Saved entries:
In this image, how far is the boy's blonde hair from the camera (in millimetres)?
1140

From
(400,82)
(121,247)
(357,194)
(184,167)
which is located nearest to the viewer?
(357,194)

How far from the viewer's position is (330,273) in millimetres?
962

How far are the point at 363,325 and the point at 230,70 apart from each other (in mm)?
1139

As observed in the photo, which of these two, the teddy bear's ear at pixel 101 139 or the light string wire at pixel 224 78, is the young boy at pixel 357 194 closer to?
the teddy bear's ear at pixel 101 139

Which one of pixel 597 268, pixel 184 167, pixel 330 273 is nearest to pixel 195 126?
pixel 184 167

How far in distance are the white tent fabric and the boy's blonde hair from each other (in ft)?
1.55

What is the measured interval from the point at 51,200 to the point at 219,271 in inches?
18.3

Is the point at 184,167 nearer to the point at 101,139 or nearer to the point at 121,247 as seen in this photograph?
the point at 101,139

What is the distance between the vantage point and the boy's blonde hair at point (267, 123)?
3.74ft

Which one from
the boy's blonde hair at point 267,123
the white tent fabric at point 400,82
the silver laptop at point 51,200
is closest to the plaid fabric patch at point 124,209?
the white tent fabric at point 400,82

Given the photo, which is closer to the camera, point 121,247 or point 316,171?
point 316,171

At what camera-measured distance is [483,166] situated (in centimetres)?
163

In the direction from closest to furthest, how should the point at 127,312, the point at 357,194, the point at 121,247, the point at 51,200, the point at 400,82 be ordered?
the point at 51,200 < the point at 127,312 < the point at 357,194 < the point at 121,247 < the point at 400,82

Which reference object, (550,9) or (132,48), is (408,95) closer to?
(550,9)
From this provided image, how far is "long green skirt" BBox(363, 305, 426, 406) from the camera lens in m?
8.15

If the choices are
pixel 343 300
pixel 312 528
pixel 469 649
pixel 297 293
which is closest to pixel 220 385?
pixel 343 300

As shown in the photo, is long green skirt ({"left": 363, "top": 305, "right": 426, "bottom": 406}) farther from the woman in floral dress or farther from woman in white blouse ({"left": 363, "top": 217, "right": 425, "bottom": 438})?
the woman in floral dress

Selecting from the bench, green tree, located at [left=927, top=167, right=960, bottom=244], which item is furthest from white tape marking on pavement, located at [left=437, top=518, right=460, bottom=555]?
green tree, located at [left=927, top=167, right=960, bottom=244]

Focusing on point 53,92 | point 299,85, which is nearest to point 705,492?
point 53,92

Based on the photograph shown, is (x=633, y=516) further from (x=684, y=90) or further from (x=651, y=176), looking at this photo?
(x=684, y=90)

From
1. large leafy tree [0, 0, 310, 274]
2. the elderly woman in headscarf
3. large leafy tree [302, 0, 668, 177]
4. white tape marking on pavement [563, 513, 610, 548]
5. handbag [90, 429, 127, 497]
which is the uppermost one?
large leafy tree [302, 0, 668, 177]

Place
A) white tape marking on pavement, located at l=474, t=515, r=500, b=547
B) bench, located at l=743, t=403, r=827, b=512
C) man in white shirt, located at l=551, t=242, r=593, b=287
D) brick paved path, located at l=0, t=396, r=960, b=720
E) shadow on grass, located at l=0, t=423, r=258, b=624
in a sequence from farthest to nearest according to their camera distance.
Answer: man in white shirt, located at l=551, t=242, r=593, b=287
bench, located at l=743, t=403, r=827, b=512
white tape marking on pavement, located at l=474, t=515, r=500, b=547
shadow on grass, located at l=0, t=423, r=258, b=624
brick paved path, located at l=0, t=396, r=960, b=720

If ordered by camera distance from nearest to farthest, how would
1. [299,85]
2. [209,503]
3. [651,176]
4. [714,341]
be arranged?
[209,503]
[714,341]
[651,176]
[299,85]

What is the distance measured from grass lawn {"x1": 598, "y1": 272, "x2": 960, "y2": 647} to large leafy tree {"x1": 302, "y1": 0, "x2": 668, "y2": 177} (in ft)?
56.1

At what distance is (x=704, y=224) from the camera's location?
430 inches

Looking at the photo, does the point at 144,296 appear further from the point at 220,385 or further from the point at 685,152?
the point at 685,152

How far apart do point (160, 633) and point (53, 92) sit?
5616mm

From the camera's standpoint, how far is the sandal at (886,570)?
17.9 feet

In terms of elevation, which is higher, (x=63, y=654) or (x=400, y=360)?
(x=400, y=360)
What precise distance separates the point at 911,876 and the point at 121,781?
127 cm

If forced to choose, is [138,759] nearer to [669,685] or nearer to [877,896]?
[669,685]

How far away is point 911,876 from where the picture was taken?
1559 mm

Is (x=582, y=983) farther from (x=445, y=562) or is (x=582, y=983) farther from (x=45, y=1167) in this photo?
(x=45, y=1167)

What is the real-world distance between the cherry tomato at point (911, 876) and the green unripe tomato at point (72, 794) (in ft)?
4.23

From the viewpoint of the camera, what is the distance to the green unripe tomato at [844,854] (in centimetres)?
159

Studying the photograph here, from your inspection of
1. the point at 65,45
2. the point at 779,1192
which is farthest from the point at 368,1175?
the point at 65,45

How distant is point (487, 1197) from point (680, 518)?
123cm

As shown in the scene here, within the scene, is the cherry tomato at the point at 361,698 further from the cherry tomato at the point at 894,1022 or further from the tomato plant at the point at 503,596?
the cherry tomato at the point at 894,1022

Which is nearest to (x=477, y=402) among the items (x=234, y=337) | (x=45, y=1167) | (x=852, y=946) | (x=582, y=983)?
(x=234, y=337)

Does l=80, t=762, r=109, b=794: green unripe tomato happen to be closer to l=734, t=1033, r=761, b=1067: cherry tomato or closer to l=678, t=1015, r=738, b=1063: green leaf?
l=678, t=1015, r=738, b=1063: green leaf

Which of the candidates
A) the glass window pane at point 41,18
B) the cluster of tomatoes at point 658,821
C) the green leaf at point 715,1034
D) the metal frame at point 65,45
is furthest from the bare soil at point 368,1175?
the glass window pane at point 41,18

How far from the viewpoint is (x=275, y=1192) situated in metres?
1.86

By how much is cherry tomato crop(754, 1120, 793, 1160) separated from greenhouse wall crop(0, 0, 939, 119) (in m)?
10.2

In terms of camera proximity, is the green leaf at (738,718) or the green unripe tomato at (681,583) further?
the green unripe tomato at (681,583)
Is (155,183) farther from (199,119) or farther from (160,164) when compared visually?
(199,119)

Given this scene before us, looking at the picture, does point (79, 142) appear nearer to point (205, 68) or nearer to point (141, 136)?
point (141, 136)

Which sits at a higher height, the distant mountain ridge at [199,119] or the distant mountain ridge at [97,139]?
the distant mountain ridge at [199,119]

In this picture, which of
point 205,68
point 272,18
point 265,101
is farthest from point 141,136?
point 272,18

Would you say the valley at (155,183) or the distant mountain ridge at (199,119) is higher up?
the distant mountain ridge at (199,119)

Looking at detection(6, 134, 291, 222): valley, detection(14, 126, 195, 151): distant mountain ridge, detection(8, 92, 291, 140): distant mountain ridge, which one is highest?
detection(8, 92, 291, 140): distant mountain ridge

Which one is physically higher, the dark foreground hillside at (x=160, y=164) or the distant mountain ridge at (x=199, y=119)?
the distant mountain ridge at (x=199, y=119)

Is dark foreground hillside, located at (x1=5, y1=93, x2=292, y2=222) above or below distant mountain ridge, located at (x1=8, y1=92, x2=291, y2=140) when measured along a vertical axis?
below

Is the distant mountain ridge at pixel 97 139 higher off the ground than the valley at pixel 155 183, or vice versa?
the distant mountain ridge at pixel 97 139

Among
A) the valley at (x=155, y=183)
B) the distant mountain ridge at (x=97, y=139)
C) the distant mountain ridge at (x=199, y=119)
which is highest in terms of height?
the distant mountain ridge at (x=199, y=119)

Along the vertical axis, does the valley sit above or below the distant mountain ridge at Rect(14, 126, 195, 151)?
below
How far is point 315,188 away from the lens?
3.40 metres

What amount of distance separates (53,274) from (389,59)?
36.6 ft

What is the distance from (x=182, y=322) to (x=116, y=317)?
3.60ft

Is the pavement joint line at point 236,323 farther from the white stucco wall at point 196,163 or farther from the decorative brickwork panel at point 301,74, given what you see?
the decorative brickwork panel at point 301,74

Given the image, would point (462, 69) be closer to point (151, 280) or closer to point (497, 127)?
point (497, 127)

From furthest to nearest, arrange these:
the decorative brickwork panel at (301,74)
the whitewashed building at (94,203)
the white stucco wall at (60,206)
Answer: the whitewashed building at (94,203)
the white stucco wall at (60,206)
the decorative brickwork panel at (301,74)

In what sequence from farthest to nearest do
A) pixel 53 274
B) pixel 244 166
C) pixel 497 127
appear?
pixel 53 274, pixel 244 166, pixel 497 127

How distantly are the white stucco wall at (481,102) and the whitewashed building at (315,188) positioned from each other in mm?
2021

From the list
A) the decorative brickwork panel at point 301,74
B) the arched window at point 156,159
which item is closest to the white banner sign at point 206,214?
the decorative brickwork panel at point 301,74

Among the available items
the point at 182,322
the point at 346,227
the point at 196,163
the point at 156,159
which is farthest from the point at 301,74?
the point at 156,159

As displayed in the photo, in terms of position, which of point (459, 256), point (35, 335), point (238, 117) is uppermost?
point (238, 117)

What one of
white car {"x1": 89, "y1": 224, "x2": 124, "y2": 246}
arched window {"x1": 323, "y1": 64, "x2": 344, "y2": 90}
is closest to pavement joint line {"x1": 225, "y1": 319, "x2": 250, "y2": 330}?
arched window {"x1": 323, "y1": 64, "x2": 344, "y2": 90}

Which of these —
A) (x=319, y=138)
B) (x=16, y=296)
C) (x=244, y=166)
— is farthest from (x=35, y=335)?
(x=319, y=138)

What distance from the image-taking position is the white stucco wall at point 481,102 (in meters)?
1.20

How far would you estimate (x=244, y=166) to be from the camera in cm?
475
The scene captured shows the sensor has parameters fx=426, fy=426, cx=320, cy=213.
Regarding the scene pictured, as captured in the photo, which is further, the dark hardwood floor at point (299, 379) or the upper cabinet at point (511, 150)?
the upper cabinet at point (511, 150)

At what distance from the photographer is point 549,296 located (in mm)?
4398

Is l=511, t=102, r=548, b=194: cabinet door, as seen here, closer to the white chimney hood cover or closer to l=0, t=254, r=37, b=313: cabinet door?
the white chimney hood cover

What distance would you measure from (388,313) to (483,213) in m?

Requirement:
Copy word for word the lines above, starting at the line that contains "Is l=511, t=102, r=548, b=194: cabinet" and running through the end of the entries.

Written reply:
Is l=511, t=102, r=548, b=194: cabinet door, as seen here, closer to the white chimney hood cover or closer to l=0, t=254, r=37, b=313: cabinet door?
the white chimney hood cover

What distance would you measure from (388,313) to (483,213) in m?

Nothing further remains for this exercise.